Little changes let big eaters share table with fat-fighters Delicious Compromises

June 21, 1995|By Nancy E. Schaadt | Nancy E. Schaadt,Universal Press Syndicate

A food fight that played out recently in the comics had its roots in real life.

"For Better or For Worse" mom Elly used a "take no prisoners" approach to making her family eat vegetarian. Her reward? Full-scale revolt. Like Elly, the strip's creator learned the hard way that the family cook can't dictate what people want.

"We tried cutting down on [bad foods]," Lynn Johnston says from her Ontario, Canada, home, "but my daughter loves pepperoni pizza. And there are times when my husband just has to have a hamburger or he's not a nice man."

Rather than start World War III, the cook's challenge is to meet conflicting demands without becoming a galley slave -- whether it's a carbo-loading power walker sharing the table with a gourmet cook, or a dieter crossing forks with a meat-and-potatoes mate.

Throw in a weight-conscious teen and a picky grade-schooler, and it's no wonder the cook sometimes feels defeated before setting foot in the kitchen.

"The biggest error [the cook] makes is adopting a yes/no attitude," says Kathleen Duran, a registered dietitian. Finding a middle ground is essential, she says.

Not to worry. There are easy ways to customize dishes for different tastes, whether it's finishing a dish with different sauces or providing creative add-ons and condiments at the table.


One of the simplest ways to keep everyone happy is to adjust portions.

For someone watching fat, a meal of grilled swordfish, broccoli and baked potatoes might include a low-fat salsa with the fish, broccoli with balsamic vinegar, and a potato with low-fat sour cream or yogurt and chives, plus a roll with a squirt of I Can't Believe It's Not Butter cooking spray.

The rest of the family might have larger fish portions with a dab of flavored butter, a squeeze of processed cheese on the broccoli, loaded potatoes -- real sour cream, bacon bits, chives and cheese -- and a couple of those rolls with butter. Kids who are picky eaters will respond to loading their own spuds.

"Do it yourself" meals such as fajitas or tacos naturally lend themselves to portion control. Hungry Bill can eat several more than the next family member and load them up with different ingredients. A child may eat only one or two.
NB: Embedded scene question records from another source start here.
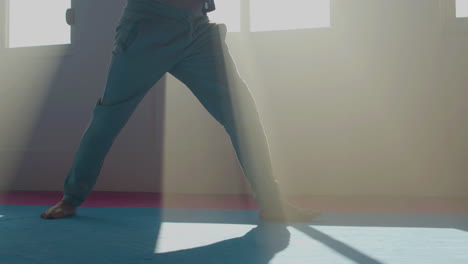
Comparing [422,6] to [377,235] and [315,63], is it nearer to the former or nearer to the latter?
[315,63]

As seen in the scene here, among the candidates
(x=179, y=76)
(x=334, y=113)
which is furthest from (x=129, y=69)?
(x=334, y=113)

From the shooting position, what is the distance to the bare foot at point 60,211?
6.35 ft

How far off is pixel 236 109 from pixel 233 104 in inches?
1.0

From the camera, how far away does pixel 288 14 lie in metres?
3.07

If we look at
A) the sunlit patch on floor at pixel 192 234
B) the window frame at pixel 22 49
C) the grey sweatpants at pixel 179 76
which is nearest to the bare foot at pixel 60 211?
the grey sweatpants at pixel 179 76

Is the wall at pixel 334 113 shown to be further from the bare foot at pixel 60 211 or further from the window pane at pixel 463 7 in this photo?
the bare foot at pixel 60 211

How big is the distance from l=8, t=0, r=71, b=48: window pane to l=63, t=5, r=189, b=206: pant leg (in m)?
1.92

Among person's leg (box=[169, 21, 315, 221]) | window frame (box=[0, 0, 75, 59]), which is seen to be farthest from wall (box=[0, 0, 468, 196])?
person's leg (box=[169, 21, 315, 221])

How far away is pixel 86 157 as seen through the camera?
1929 millimetres

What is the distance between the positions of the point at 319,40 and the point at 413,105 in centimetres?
76

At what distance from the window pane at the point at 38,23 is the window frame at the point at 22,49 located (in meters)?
0.04

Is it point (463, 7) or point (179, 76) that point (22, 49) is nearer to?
point (179, 76)

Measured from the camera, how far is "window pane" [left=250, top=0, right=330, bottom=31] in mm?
3037

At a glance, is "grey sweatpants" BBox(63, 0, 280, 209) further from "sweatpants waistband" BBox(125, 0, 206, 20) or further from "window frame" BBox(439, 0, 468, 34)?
"window frame" BBox(439, 0, 468, 34)
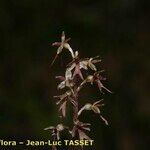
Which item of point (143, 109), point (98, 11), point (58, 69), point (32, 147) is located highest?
point (98, 11)

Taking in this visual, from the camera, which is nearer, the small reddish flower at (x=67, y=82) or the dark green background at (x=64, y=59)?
the small reddish flower at (x=67, y=82)

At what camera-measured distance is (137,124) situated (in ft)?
10.1

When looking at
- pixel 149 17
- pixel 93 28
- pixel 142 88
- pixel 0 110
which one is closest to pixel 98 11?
pixel 93 28

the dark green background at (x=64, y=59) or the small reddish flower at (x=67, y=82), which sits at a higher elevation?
the dark green background at (x=64, y=59)

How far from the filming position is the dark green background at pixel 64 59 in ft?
9.96

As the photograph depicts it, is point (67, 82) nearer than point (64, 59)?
Yes

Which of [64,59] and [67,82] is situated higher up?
[64,59]

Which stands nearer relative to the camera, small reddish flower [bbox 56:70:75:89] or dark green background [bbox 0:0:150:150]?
small reddish flower [bbox 56:70:75:89]

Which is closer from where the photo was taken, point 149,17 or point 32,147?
point 32,147

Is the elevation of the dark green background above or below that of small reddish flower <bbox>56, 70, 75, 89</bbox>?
above

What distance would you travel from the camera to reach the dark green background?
3037 mm

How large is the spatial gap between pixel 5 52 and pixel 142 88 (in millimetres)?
786

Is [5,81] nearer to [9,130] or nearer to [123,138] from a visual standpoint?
[9,130]

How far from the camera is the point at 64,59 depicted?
3141 millimetres
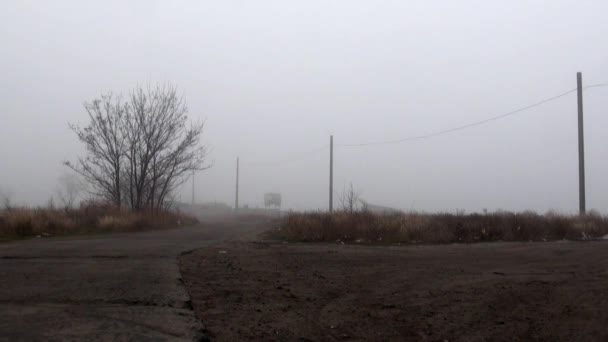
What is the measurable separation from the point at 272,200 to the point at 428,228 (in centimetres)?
6396

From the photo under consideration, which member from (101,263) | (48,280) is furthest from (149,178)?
(48,280)

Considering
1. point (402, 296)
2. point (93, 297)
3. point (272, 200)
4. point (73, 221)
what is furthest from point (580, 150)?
A: point (272, 200)

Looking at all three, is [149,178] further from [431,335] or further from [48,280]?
[431,335]

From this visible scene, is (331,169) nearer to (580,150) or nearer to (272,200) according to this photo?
(580,150)

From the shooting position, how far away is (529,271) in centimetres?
943

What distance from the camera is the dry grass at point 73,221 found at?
685 inches

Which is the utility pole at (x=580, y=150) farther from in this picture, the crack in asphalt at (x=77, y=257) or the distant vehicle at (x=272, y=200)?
the distant vehicle at (x=272, y=200)

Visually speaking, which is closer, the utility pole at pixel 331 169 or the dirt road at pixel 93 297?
the dirt road at pixel 93 297

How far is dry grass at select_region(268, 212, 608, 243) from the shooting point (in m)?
16.6

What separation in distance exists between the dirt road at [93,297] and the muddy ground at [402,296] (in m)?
0.36

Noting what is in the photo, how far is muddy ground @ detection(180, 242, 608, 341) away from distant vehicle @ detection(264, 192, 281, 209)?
223 feet

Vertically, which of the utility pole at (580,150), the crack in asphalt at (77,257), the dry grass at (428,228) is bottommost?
the crack in asphalt at (77,257)

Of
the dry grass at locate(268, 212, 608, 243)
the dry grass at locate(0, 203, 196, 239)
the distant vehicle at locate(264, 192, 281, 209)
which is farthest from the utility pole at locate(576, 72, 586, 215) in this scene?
the distant vehicle at locate(264, 192, 281, 209)

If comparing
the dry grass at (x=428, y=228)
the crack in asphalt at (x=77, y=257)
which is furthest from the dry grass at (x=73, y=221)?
the crack in asphalt at (x=77, y=257)
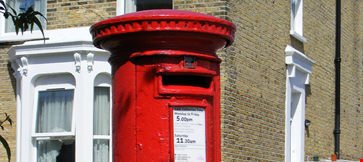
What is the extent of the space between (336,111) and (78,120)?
6856mm

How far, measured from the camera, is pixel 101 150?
9.67m

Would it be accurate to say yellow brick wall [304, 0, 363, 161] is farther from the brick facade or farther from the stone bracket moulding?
the stone bracket moulding

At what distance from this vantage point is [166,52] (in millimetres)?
4328

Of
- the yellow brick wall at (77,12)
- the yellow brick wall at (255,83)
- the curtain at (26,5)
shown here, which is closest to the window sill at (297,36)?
the yellow brick wall at (255,83)

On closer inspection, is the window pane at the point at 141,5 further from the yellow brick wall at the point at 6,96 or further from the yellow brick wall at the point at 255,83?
the yellow brick wall at the point at 6,96

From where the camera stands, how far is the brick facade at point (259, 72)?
31.3 ft

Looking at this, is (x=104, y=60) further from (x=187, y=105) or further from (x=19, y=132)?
(x=187, y=105)

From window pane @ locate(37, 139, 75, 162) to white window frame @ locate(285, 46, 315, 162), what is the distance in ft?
13.7

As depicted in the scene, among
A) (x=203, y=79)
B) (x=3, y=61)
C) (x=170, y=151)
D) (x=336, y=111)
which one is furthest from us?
(x=336, y=111)

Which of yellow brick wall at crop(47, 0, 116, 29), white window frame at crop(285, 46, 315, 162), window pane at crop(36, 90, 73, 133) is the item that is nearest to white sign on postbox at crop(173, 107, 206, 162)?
window pane at crop(36, 90, 73, 133)

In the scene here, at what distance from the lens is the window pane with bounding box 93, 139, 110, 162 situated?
962 cm

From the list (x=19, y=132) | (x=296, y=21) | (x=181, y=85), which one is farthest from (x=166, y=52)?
(x=296, y=21)

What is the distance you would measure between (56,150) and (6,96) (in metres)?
1.53

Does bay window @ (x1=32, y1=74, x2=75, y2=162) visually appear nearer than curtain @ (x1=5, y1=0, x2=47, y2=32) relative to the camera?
Yes
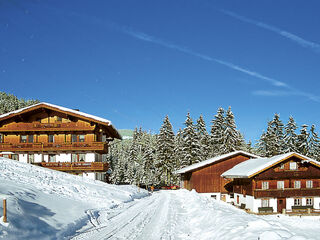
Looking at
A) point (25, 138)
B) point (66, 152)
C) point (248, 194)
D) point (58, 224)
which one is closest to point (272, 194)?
point (248, 194)

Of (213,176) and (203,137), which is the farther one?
(203,137)

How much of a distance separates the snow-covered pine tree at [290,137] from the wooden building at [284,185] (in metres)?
17.8

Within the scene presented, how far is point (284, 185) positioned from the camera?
39.5 meters

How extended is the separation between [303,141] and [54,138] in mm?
46845

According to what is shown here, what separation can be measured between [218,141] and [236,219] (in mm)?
50383

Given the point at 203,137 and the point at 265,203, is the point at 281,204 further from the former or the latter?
the point at 203,137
"Parallel cooking" is another alternative. The term means preparing two versions of an entree, side dish or sauce. For instance, use a divided casserole or separate baking dishes, and add a richer sauce to one portion of meat or pasta, a lighter, zesty tomato sauce to the fat-watcher's portion.

The same technique can be used to control spiciness or cheesiness for children. Set aside some spaghetti sauce for kids before you add the Italian sausage and peppers for adults.

In "Kidfood" (Bantam Doubleday Dell, 1989), Lisa Tracy calls this "dovetailing meals." If the little one prefers pasta with a little Parmesan and butter, she says, scoop some plain pasta out before adding the marinara. If kids like their vegetables raw, don't cook all the carrots and snap peas.

Or you might prepare a couple of versions of pasta salad, one with less dressing or low-fat dressing plus artichoke hearts and a bit of grated Romano cheese, the other with regular dressing, some pepperoni slices and grated mozzarella. For fussy kids, it might mean holding the onion -- or whatever it is they balk at -- from either version.

Creative add-ons

Of course, custom finishing can always come at the table.

"Do it yourself" entrees like tacos and fajitas make this easy. The big eater can fill tacos or fajitas more lavishly with meat, cheese and guacamole. Those counting fat grams or calories will load up on the lettuce, tomatoes, salsa and scallions with just enough meat, cheese and guacamole for flavor. Kids can avoid the salsa altogether.

Ms. Duran likes to add side dishes that fill people up without a lot of fat. She will combine a frozen vegetable such as broccoli with cheese sauce with a package of unseasoned broccoli. This reduces the fat by half without compromising flavor.

She also recommends bulking up a menu with vegetables, whole-grain breads and extra helpings of starchy foods such as rice and pasta.

"The dieter will benefit nutritionally from additional roughage," she says. And athletes will appreciate the additional carbo calories.

Ms. Duran also prepares "eye-fooling" meals such as shish kebab or stir-fries that call for less meat, more veggies.

She finds that many packaged foods can be prepared with less butter, oil or margarine at no flavor cost. "The package instructions call for 1/4 cup butter or margarine. I use 1 tablespoon," she says. "It tastes just fine."

For Amazon appetites, single-serving frozen side dishes offer creative ways to flesh out a meal in a hurry. Also, serve sauces on the side so the fat-watcher can control the amount he or she eats.

More sidelights

An array of condiments is often the most effective way to address disparate food needs, Ms. Duran says.